Question

A cart of mass $M$ has a pole on it from which a ball of mass $\mu$ hangs from a thin string attached to point P. The cart and the ball have initial velocity $v$. The cart crashes onto another cart of mass $m$ and sticks to it. The length of the string is $R$. If the smallest initial velocity from which the ball can go in the circle around point P is $v$, find the value of $v$. (Neglect friction and take $M$, $m>>$ $\mu$)

• A. $\left(\frac{M+m}{M}\right)\sqrt{4gR}$
• B. $\left(\frac{M+m}{m}\right)\sqrt{4gR}$
• C. $\left(\frac{M+m}{m}\right)\sqrt{5gR}$
• D. $\left(\frac{M+m}{M}\right)\sqrt{5gR}$

Answer 1

Answer: (C)

$\left(\frac{M+m}{m}\right)\sqrt{5gR}$

$\mu <<$m, M

Momentum conservation gives: $Mv=(M+m)v^{\prime }$
$\Rightarrow$ velocity of the two carts after collision $v^{\prime }=\frac{Mv}{M+m}$
Consider the circular motion of the ball atop the cart if it were stationery.
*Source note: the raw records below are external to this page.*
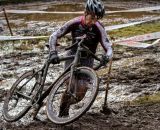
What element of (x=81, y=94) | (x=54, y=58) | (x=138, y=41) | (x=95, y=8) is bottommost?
(x=138, y=41)

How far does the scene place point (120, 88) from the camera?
10.7 meters

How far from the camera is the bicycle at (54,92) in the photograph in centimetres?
705

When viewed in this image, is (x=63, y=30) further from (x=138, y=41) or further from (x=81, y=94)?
(x=138, y=41)

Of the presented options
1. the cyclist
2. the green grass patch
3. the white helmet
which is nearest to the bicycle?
the cyclist

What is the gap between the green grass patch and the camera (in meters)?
19.0

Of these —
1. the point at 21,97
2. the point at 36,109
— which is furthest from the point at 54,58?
the point at 21,97

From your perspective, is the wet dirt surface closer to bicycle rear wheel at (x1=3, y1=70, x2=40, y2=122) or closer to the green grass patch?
bicycle rear wheel at (x1=3, y1=70, x2=40, y2=122)

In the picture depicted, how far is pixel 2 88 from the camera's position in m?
11.2

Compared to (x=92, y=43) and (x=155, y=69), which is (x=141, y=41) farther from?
(x=92, y=43)

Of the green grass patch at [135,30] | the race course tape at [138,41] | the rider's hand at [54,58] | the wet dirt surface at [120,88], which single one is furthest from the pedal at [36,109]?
the green grass patch at [135,30]

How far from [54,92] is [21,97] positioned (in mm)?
1082

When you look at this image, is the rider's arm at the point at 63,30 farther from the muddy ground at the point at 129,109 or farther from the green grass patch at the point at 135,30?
the green grass patch at the point at 135,30

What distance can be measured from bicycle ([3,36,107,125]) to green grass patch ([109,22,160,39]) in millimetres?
10204

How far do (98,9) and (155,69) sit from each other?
193 inches
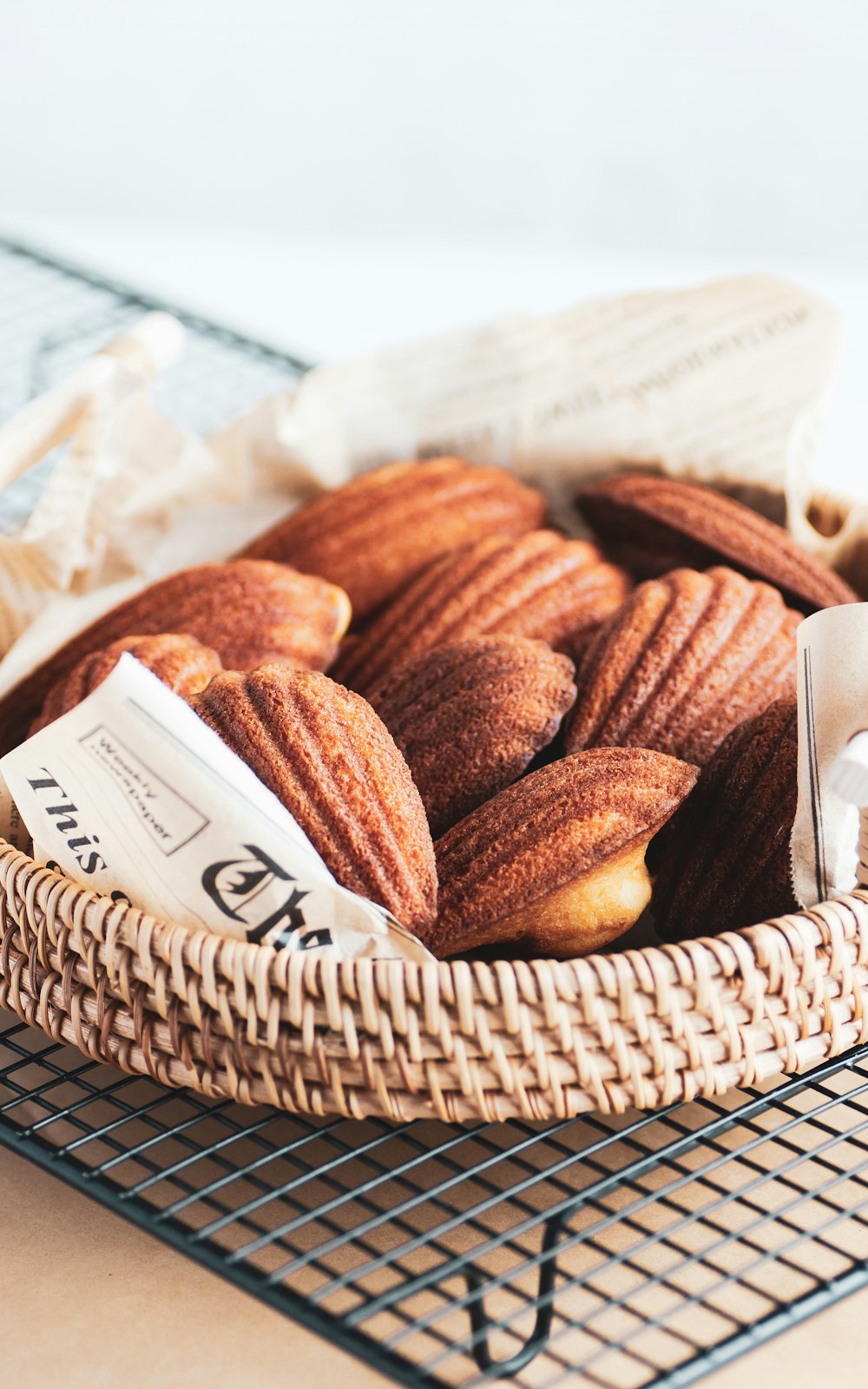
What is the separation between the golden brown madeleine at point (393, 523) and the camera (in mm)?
982

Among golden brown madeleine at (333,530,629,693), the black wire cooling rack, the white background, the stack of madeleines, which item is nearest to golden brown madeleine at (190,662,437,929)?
the stack of madeleines

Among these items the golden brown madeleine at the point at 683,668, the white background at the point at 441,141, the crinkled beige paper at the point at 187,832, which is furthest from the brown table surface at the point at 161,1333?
the white background at the point at 441,141

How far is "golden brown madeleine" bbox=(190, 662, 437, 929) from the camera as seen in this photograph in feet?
1.99

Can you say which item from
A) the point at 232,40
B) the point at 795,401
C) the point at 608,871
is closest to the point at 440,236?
the point at 232,40

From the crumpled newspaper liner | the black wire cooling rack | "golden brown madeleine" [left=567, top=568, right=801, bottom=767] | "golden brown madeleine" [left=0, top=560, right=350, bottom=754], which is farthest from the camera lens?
the crumpled newspaper liner

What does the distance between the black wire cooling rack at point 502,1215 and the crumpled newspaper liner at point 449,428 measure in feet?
1.16

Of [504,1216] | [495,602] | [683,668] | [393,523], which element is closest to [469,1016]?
[504,1216]

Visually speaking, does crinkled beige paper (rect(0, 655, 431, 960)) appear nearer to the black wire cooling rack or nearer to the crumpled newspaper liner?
the black wire cooling rack

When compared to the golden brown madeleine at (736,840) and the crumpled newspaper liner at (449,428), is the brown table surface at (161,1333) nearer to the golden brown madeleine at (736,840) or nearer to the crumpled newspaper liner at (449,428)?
the golden brown madeleine at (736,840)

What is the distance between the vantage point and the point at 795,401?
1010mm

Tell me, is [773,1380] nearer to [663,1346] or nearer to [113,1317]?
[663,1346]

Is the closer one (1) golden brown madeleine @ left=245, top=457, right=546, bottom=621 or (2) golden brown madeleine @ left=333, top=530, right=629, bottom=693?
(2) golden brown madeleine @ left=333, top=530, right=629, bottom=693

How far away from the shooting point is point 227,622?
Result: 86cm

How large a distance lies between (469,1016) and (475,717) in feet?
0.69
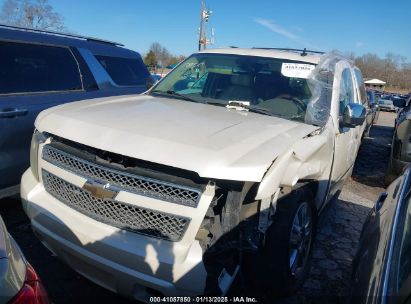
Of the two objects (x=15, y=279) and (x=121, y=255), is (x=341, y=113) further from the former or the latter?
(x=15, y=279)

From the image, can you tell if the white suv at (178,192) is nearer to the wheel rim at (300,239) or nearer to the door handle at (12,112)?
the wheel rim at (300,239)

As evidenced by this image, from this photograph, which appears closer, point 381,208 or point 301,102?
point 381,208

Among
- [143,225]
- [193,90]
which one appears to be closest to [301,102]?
[193,90]

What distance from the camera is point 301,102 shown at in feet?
11.5

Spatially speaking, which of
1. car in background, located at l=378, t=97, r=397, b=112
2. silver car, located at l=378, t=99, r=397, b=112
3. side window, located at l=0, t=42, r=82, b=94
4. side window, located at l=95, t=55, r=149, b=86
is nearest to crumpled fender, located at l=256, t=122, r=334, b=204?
side window, located at l=0, t=42, r=82, b=94

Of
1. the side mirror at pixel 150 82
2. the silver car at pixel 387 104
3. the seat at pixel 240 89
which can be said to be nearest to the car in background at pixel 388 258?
the seat at pixel 240 89

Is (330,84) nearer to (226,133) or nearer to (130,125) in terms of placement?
(226,133)

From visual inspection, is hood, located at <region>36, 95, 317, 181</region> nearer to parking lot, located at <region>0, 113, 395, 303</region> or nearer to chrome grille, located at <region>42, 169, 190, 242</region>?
chrome grille, located at <region>42, 169, 190, 242</region>

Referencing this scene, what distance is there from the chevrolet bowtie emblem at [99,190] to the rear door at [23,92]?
70.2 inches

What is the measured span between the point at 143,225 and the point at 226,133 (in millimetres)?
820

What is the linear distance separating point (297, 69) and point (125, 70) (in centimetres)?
285

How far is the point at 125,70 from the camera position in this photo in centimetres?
564

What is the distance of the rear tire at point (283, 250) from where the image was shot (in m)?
2.60

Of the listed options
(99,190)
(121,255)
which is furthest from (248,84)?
(121,255)
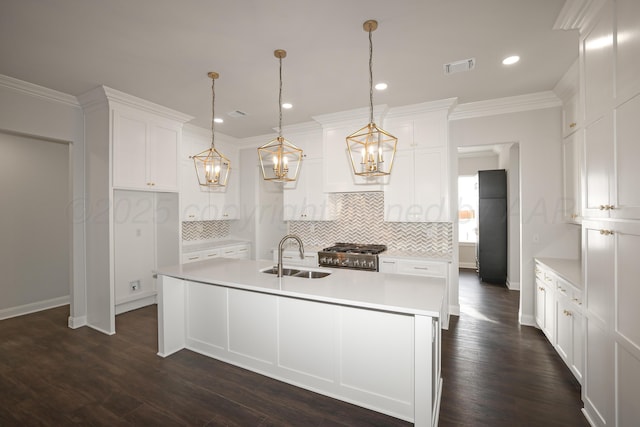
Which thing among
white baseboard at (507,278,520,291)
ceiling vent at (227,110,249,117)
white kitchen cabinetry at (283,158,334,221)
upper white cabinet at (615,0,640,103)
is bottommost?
white baseboard at (507,278,520,291)

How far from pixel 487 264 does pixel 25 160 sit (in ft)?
27.8

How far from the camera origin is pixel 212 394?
2418 millimetres

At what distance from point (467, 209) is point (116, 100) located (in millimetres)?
7837

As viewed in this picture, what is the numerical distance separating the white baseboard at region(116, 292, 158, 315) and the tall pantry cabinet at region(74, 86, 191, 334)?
A: 0.01 m

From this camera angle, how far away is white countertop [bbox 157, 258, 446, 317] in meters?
1.95

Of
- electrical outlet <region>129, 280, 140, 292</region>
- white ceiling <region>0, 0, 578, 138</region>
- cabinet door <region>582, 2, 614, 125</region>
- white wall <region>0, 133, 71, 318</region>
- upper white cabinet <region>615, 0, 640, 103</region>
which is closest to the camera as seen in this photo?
upper white cabinet <region>615, 0, 640, 103</region>

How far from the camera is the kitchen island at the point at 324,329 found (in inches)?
79.3

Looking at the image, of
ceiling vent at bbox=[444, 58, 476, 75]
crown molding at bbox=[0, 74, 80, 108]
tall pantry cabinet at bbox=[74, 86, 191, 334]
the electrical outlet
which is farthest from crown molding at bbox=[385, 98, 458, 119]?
the electrical outlet

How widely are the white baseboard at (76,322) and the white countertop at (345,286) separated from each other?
1.93m

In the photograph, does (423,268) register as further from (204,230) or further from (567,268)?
(204,230)

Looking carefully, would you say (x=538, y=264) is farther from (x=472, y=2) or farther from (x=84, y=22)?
(x=84, y=22)

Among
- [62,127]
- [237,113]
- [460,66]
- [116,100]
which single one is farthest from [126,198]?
[460,66]

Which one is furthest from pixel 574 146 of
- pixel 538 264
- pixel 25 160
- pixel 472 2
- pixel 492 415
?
pixel 25 160

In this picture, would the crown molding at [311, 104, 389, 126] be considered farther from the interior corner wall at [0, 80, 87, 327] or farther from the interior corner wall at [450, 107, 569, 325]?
the interior corner wall at [0, 80, 87, 327]
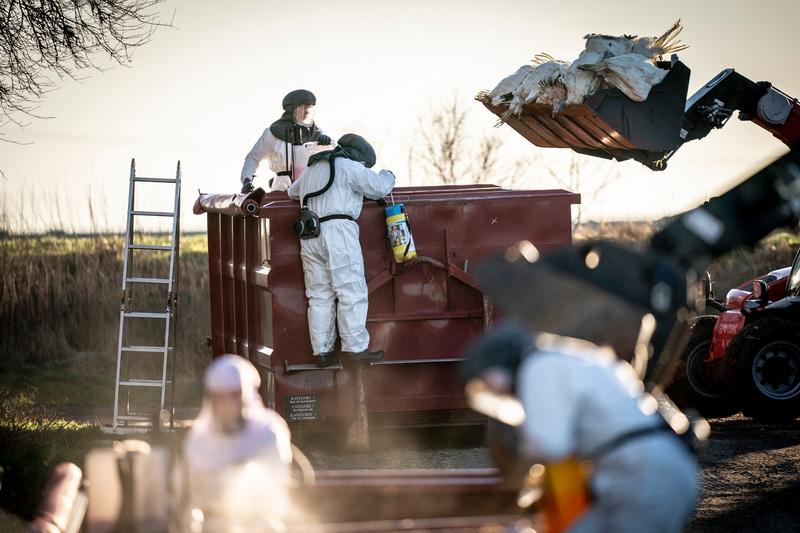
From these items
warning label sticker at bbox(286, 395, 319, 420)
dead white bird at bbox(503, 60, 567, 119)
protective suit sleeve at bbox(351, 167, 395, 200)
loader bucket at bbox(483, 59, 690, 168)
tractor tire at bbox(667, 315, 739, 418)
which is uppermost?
dead white bird at bbox(503, 60, 567, 119)

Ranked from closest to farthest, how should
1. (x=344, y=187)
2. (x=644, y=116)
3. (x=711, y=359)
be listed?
(x=644, y=116) → (x=344, y=187) → (x=711, y=359)

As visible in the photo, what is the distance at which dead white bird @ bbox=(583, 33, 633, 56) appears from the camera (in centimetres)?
1109

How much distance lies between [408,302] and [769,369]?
385 cm

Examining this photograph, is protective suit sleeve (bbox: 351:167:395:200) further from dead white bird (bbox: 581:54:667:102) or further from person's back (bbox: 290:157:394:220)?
dead white bird (bbox: 581:54:667:102)

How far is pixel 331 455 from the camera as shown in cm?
1158

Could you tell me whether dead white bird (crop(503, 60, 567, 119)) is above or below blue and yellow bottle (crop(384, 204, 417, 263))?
above

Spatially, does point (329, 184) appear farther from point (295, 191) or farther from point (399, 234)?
point (399, 234)

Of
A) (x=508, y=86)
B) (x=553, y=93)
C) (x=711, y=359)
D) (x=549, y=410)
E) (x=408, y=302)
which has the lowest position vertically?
(x=549, y=410)

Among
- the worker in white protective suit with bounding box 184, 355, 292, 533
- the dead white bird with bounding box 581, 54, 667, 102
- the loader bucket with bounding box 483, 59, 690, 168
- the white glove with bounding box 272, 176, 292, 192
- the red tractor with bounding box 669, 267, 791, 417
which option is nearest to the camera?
the worker in white protective suit with bounding box 184, 355, 292, 533

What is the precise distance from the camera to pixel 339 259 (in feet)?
37.0

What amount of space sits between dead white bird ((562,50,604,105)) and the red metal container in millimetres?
1105

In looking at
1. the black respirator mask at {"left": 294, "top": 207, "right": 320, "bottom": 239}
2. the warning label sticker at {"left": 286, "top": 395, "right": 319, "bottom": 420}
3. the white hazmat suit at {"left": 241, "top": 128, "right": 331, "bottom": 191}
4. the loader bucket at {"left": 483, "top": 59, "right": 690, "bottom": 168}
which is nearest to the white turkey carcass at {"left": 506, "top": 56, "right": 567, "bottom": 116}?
the loader bucket at {"left": 483, "top": 59, "right": 690, "bottom": 168}

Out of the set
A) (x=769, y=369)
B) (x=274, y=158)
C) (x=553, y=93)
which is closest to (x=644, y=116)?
(x=553, y=93)

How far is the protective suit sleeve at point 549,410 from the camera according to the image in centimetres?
438
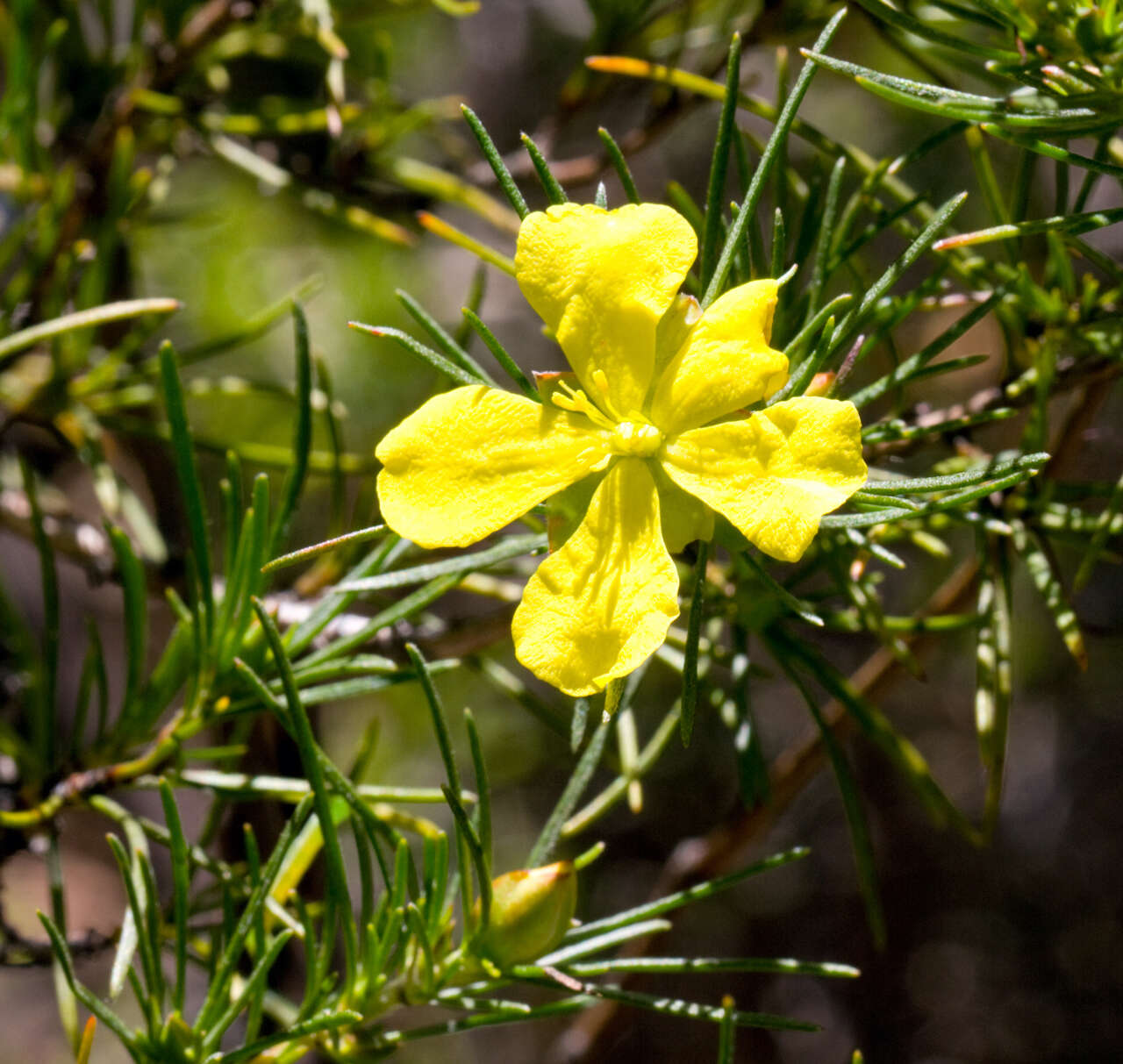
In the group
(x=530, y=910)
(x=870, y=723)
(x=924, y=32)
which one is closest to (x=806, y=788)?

If at the lowest and highest points the ball has speeds $v_1$ and $v_2$, respectively, then
$\frac{1}{2}\mu v_1^2=\frac{1}{2}\mu v_2^2+2\mu gR$
and $\frac{\mu v_2^2}{R}=T+\mu g$,
where $T$ is the tension in the string when the ball is at the highest point.
The smallest $v_2$ is given by $T=0$.
$\Rightarrow$ The smallest $v_1$ is given by
$\frac{1}{2}\mu v_1^2=\frac{1}{2}\mu gR+2\mu gR$
$\Rightarrow v_1=\sqrt{5gR}$
When the cart is moving, $v_1$ is the velocity of the ball relative to the cart. As the ball has initial velocity, velocity of the ball relative to the cart after the collision is $(v-v^{\prime })$. Hence, the smallest velocity for the ball to go round in a circle after the collision is given by:
$v_1=(v-v^{\prime })=v-\left(\frac{Mv}{M+m}\right)=\sqrt{5gR}$
$\Rightarrow v=\left(\frac{M+m}{m}\right)\sqrt{5gR}$